第44話 穏やかな時間

 次の日は、ジークと剣を見に行った。試作品のナイフが、良い感じになったから、次は剣で作ってみるんです。


「ねぇ、ジーク。まだ試作段階なので、今ジークが使ってる剣より、1つ下のランクの片手剣で作ってみようと思うの。どれがいいかな?」


 ジークが、驚いて聞いてくる。


「ミーチェ、もう魔法を使えるようになったの?」

「まだだけどね、いつでも出来るように準備しておくのよ。ウサギのクッションが出来上がったら、次に取り掛かるつもりなの」


 武器屋で、ジークに片手剣を選んでもらった。鋼鉄の片手剣、これって結構いい剣なんじゃないの? 私が実験で使う物だから、支払いは私が出します。金貨30枚でした。いいお値段よね。

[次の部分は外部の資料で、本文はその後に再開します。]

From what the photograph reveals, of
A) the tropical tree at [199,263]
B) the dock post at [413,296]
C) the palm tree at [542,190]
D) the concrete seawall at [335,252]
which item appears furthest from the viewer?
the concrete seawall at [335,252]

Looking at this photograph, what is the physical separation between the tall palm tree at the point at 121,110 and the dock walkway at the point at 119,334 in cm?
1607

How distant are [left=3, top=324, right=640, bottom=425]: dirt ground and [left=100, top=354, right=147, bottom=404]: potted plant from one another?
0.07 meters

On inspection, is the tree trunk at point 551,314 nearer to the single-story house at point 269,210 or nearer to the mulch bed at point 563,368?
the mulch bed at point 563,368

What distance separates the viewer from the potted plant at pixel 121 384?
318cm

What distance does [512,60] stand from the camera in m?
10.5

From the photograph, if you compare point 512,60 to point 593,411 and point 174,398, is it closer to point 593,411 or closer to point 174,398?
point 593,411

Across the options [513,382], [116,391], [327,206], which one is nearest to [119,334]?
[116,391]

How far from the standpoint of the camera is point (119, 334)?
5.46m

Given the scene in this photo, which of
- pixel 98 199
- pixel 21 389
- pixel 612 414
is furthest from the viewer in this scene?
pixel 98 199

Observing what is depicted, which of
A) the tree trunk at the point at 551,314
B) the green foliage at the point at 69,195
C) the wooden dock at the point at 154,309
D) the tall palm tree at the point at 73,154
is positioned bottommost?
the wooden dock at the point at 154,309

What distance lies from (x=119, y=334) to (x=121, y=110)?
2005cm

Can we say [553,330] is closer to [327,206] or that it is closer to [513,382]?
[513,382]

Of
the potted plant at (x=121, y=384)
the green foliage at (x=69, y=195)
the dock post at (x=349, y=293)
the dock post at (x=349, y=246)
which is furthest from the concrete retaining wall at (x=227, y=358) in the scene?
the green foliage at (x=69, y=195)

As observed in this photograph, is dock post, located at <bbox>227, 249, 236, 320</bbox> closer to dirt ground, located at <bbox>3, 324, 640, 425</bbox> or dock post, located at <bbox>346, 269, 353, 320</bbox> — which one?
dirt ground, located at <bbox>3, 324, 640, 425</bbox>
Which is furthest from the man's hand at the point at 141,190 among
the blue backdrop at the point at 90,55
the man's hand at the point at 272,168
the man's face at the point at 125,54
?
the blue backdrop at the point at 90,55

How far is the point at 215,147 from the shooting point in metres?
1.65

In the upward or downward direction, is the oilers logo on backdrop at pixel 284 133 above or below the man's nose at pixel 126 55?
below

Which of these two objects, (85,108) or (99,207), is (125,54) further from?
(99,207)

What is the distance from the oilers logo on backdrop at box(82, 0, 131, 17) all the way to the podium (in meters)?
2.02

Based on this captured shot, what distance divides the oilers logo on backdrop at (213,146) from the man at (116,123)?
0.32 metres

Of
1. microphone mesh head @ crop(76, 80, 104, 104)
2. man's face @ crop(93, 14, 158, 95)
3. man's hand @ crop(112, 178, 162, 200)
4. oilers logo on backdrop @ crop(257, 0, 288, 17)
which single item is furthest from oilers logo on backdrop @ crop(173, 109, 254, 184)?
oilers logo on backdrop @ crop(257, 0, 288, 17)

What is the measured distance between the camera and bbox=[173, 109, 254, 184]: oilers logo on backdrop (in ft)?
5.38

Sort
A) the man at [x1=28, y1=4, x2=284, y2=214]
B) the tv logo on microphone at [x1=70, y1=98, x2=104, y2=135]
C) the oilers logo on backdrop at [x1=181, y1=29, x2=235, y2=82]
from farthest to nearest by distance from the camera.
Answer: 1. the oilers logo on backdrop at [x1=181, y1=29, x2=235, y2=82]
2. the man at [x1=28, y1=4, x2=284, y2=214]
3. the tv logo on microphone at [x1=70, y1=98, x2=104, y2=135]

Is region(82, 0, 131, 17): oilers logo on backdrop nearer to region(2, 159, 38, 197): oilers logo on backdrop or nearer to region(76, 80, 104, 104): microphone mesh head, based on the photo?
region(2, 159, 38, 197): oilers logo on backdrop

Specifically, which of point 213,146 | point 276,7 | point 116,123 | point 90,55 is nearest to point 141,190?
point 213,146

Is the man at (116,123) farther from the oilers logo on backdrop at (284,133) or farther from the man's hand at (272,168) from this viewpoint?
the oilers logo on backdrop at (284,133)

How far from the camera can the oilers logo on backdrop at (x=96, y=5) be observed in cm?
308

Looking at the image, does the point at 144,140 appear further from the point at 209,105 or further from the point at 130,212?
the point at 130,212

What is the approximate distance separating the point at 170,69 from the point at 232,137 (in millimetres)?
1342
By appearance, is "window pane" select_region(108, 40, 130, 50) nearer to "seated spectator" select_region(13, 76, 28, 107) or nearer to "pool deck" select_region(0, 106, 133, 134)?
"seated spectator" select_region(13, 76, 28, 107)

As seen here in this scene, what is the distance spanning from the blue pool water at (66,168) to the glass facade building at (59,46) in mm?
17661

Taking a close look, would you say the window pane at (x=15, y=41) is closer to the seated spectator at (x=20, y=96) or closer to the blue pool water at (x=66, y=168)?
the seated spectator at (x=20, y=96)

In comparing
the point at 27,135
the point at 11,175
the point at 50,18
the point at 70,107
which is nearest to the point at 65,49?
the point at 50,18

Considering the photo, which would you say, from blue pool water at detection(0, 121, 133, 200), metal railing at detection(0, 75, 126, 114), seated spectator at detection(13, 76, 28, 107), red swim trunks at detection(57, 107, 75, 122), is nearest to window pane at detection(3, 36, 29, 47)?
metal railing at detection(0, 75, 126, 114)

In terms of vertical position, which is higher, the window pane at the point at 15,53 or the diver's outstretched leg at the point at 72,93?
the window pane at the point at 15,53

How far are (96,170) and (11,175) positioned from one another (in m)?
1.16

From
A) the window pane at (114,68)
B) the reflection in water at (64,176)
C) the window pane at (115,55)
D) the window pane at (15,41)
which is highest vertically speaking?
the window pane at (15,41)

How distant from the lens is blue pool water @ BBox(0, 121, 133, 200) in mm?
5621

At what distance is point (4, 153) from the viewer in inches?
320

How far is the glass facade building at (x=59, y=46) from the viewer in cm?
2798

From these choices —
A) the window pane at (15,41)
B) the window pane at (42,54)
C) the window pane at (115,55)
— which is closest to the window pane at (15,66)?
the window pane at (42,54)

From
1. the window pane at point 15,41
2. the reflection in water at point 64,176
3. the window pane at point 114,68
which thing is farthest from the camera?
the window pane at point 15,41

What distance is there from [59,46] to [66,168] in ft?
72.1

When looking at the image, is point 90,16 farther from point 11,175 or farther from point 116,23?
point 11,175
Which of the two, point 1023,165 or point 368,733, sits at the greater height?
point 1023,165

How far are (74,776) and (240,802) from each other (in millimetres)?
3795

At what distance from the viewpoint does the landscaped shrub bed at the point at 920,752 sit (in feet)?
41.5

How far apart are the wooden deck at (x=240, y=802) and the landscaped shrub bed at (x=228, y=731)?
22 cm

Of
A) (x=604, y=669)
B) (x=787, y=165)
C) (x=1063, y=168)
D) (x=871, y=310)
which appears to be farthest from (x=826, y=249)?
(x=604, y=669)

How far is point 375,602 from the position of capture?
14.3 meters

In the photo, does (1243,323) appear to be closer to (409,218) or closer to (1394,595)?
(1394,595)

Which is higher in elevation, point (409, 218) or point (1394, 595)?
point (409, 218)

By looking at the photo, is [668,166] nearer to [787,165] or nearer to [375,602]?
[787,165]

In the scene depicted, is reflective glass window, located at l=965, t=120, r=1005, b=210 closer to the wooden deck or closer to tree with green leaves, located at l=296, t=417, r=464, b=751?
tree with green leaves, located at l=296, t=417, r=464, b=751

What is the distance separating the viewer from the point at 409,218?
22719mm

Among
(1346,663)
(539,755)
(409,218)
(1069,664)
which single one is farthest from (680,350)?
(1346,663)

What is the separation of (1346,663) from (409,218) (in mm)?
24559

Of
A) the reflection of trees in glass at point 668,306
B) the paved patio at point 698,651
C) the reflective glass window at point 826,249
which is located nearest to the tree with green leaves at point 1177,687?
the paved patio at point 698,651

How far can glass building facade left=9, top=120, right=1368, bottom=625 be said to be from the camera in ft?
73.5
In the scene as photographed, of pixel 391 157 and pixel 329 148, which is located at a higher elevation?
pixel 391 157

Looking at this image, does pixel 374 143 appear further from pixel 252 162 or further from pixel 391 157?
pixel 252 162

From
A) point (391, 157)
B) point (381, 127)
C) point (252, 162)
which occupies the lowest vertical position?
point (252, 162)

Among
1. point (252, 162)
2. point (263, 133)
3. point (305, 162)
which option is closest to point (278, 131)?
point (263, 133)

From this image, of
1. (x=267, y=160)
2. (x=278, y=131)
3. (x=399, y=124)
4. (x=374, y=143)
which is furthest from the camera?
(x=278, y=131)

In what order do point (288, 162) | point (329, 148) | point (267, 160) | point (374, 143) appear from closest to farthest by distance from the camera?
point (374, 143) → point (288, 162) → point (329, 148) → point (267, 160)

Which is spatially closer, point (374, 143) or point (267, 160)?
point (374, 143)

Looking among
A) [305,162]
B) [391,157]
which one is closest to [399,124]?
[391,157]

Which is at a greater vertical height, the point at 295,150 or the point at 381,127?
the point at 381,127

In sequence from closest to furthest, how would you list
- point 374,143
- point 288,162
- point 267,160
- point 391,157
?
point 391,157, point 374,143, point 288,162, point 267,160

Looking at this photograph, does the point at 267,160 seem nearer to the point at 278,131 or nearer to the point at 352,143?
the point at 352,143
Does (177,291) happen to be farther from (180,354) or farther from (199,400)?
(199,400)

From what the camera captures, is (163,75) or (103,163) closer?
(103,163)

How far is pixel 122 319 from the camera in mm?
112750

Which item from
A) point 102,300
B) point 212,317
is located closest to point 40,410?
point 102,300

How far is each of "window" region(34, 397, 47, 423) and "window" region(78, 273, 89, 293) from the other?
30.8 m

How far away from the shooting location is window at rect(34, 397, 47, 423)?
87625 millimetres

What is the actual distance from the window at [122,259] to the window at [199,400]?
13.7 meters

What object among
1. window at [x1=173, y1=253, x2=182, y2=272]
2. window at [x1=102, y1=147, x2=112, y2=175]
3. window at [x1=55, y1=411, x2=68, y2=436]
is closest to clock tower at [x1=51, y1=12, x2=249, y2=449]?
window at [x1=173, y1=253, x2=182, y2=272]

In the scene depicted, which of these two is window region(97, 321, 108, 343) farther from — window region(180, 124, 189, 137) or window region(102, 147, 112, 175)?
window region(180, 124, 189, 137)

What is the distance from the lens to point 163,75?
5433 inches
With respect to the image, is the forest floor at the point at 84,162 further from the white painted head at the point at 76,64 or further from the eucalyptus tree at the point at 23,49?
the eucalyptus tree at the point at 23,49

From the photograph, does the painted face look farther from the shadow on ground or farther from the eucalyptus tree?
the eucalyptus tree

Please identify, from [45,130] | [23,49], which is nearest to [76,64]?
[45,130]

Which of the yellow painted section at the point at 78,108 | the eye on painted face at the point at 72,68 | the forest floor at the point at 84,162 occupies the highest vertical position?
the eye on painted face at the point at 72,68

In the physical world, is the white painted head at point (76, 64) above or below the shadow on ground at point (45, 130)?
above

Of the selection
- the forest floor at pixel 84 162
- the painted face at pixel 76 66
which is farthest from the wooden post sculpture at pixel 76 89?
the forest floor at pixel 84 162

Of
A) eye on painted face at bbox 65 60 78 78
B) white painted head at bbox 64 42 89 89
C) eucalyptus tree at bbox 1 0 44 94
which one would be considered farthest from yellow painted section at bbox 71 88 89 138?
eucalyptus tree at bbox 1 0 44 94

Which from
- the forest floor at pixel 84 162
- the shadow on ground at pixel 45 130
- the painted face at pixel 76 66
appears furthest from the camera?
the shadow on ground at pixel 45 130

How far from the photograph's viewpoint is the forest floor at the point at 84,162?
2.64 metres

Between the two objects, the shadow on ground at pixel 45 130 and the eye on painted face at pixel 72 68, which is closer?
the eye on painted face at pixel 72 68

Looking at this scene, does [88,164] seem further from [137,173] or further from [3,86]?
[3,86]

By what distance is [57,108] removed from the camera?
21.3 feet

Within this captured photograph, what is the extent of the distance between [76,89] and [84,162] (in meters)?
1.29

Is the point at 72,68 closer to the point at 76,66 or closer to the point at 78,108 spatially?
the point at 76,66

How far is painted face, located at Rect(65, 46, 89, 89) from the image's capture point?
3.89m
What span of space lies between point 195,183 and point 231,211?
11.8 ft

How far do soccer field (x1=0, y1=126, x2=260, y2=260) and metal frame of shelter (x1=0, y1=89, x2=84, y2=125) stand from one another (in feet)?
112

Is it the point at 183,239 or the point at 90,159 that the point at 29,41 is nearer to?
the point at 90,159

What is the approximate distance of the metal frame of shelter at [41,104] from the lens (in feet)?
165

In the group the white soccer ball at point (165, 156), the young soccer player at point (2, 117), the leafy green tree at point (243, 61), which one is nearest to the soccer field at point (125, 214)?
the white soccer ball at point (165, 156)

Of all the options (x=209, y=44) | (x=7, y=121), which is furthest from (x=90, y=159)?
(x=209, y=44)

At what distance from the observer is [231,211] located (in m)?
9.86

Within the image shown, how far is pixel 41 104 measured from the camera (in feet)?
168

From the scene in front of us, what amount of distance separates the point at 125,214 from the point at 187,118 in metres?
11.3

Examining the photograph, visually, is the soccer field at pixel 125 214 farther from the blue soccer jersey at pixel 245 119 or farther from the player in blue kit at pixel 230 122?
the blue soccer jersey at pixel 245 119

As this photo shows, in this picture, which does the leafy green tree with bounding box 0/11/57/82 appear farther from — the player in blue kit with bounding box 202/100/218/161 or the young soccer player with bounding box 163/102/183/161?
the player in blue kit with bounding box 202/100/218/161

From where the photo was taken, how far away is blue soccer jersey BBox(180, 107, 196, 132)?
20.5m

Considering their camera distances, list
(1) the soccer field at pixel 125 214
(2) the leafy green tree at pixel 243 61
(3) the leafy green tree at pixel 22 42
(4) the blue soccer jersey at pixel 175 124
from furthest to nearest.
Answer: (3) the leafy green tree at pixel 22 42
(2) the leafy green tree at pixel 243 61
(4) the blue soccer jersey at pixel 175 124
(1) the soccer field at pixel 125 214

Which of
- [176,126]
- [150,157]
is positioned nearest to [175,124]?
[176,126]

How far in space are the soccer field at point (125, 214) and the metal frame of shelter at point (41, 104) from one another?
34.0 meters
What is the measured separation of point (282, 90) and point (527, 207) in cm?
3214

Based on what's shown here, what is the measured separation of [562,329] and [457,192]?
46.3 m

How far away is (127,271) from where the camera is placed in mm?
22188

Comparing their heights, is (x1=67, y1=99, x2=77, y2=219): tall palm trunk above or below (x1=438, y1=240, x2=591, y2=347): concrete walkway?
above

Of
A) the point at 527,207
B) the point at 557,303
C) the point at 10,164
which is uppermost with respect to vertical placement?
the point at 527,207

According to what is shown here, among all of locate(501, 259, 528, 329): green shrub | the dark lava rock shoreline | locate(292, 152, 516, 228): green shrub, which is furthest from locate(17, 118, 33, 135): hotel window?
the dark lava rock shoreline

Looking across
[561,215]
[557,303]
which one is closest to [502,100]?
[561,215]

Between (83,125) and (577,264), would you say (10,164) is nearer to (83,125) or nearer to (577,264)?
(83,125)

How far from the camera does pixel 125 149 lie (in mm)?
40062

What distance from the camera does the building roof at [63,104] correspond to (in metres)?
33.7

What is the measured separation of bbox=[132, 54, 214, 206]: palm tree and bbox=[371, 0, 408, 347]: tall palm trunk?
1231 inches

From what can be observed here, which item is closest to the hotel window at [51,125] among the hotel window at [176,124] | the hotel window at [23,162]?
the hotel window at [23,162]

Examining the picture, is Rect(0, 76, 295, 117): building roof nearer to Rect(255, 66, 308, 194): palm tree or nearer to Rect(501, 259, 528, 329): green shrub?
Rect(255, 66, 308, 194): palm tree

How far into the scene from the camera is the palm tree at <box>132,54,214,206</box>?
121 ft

「ねぇ、ミーチェの作る物って料理から剣まで。幅広いよね?」

「ふふ。ジーク、魔法が使えるようになるのは、鑑定さんが手伝ってくれているからよ」


 そう、こんな魔法とイメージして魔力を込めると、直ぐには出来ないけど、何度も繰り返せば出来るようになるの。鑑定さんのおかげです。


 お昼は、屋台で食べ歩き。午後は、部屋に戻ってのんびりする。私はクッション作り。ジークは、装備品の手入れをしていた。


「ミーチェ、そろそろ夕食を食べに行こうか」

「うん。今日は、何を食べようか~?」

『ニャー!』


 ええっ!? 窓を見ると、ノアールがいた。


「えっ! ノアール? どうしてここに?」

「フフ。ミーチェの手料理が、食べたくなったんだよ」


 ジークは、嬉しいことを言ってくれる。


「そうなのかな?」


 窓を開けて、ノアールを招き入れる。


『ニャ~ン!』

「ほら、ノアールがそうだって、言ってるよ。フフ」


 ジークが、ノアールを見ながら微笑んでいる。


「う~ん、料理はバッグに入ってるけど。ジーク、ここで食べる?」

「そうだね。ノアールを下に連れて行けないしね。飲み物を貰ってくるよ。あぁ、ミーチェ、結界石を置いた方がいいよ」

「結界石を?」

「魔物の気配を感じる人もいるからね」

「あぁ、感知魔法みたいなのね。なるほど~。ノアール、中に入っておいで。結界石を置くからね」


 私の感知魔法では、ノアールは引っかからないんだけどな。


『ニャ~』


 その晩は、バッグの料理を出して、部屋で食べました。食べ終わると、ノアールは窓に行き、振り返って一鳴きした。


『ニャ~ン!』


 そして、窓の外に消えて行った。


「あれは、ご馳走さまと言ったのか、又来ると言ったのか……どっちだと思う? ジーク」

「あはは。両方じゃないかな」



 翌日は、朝から市場に買い出しです。調味料とパンを多めに買った。高級店を冷やかして、お昼は高級店街にある、オープンカフェみたいなお店で食べました。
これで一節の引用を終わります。